Poilievre Accuses WestJet Union of Stifling His 'Freedom of Speech'

Poilievre Accuses WestJet Union of Stifling His 'Freedom of Speech'
A WestJet plane waits at a gate at Calgary International Airport in Calgary, Alta., on Aug. 31, 2022. (Jeff McIntosh/The Canadian Press)

Conservative Leader Pierre Poilievre says the union representing WestJet flight crew owes him an apology for attempting to stifle his “freedom of speech.”

“The crew invited me to give a speech,” Mr. Poilievre said during a Sept. 14 press conference in Vancouver. “And they did that multiple times.”

While on a flight from Quebec City to Calgary on the evening of Sept. 11, following the Conservative Party convention, Mr. Poilievre delivered a speech to passengers using the airplane’s public announcement system.

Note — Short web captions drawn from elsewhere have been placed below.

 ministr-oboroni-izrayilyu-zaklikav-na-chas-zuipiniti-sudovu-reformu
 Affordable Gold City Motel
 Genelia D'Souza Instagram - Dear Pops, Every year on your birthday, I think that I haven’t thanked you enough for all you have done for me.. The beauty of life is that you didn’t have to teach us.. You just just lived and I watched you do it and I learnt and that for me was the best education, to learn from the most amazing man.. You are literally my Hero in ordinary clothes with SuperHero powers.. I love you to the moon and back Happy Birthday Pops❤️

The speech, which lasted around 45 seconds, was captured on video and circulated on social media. It subsequently drew the ire of the president of CUPE Alberta’s local 4070, who lambasted the airline for permitting a politician to deliver a politically-charged speech, and said the crew weren’t consulted in the decision.

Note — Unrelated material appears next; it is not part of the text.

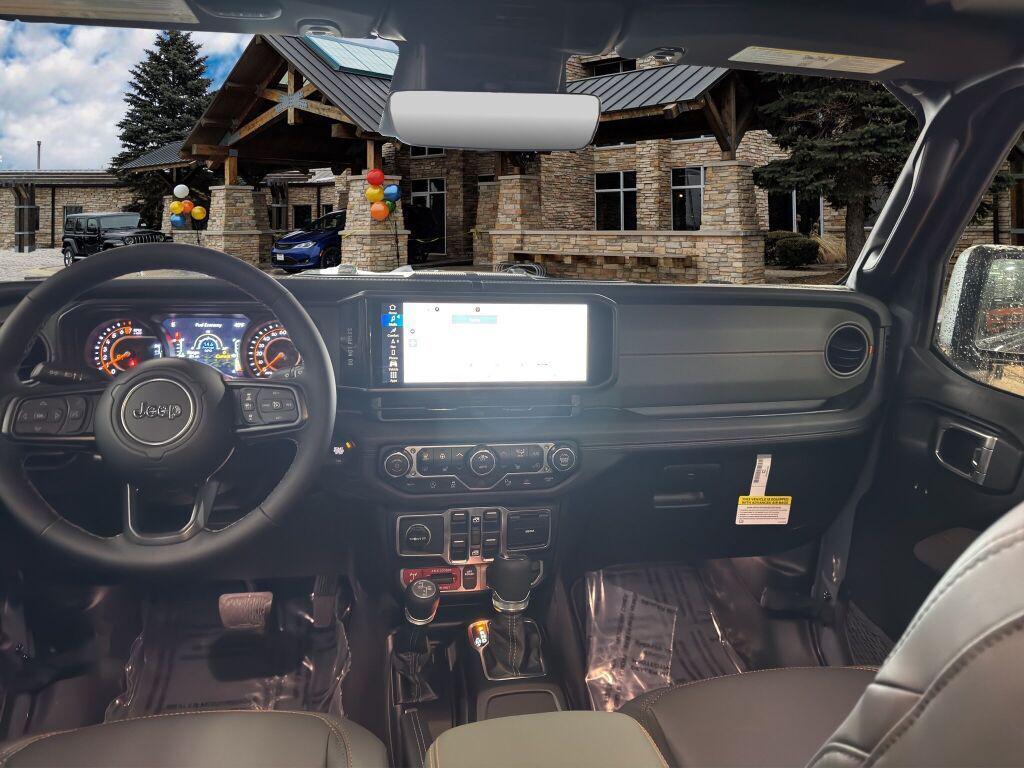 new 2026 Jeep Gladiator car, priced at $61,732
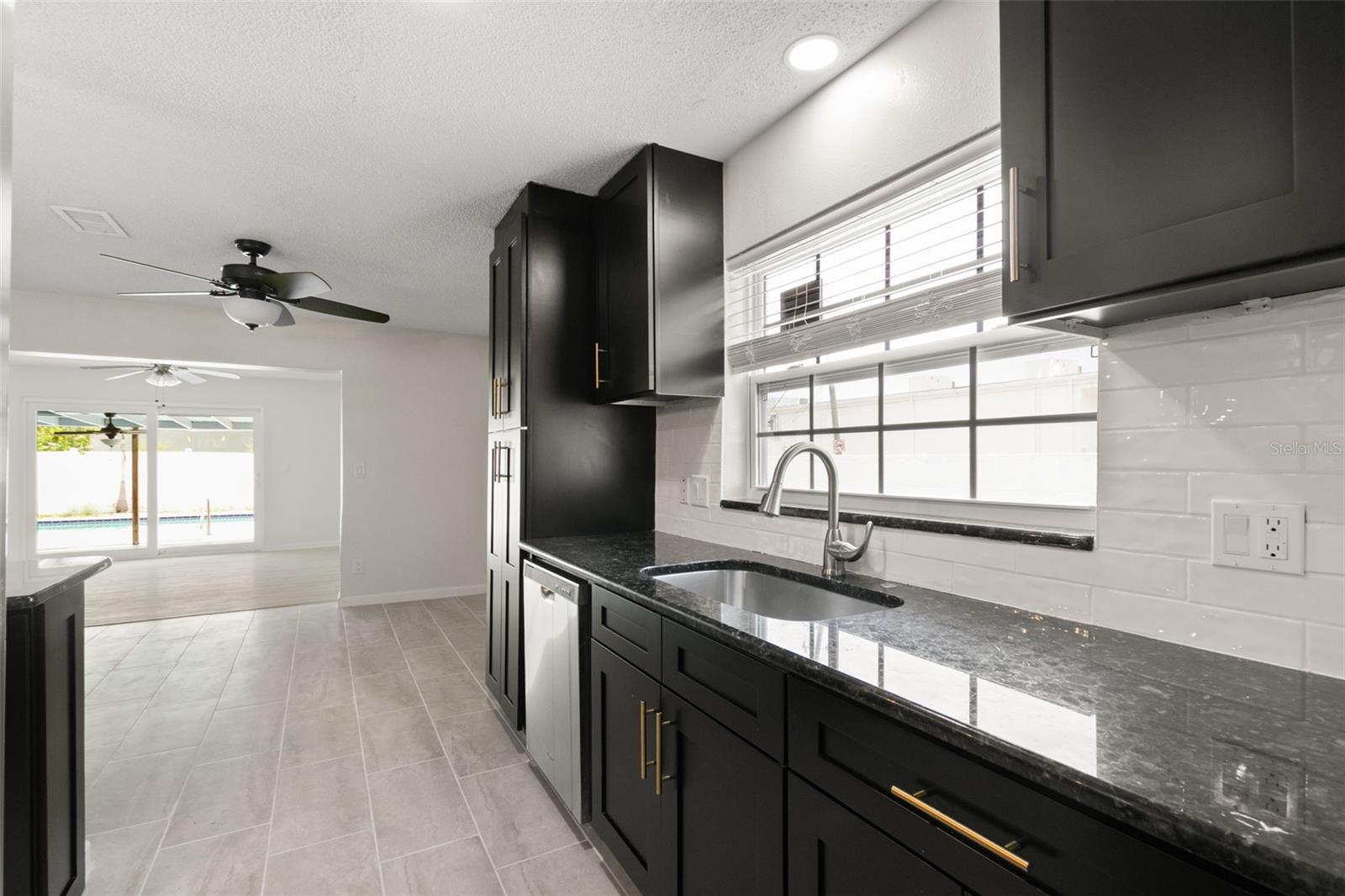 Image 11 of 35 For 310 94th Avenue N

The union has demanded that both WestJet and Mr. Poilievre apologize for the incident.

“It is very disappointing that WestJet management let a politician use the public announcement (PA) system on a recent flight for his political statement,” a Sept. 13 statement from the union’s local president Alia Hussain said. “It is doubly disappointing that WestJet is now trying to assign blame on the cabin crew for this event. The cabin crew had no input into this decision.

“WestJet’s own work rules state clearly that no one other than operating crew are to use the PA system.”

WestJet’s CEO Alexis von Hoenbroech announced in a social media post that the company will revisit its policy, and that the airline is non-partisan.

“This flight was specifically added to assist with demand for the CPC convention, and was largely filled with their delegates,” Mr. von Hoenbroech’s X post said. “The leader of the party was given the opportunity to greet delegates onboard (which is not unusual), but this was not a political endorsement nor should it be interpreted as such.”

Mr. Poilievre’s speech, which at times drew applause and laughter, took a veiled shot at the Liberals' governance.

“This is your captain’s warning, a little bit of turbulence, but it will only last about two years,” he said. "At which time we’ll have a totally new crew and pilot in charge of the plane. We’ll pierce through the storm, safely land in our home, in the country we know and love. Your home, my home, our home. Let’s bring it home."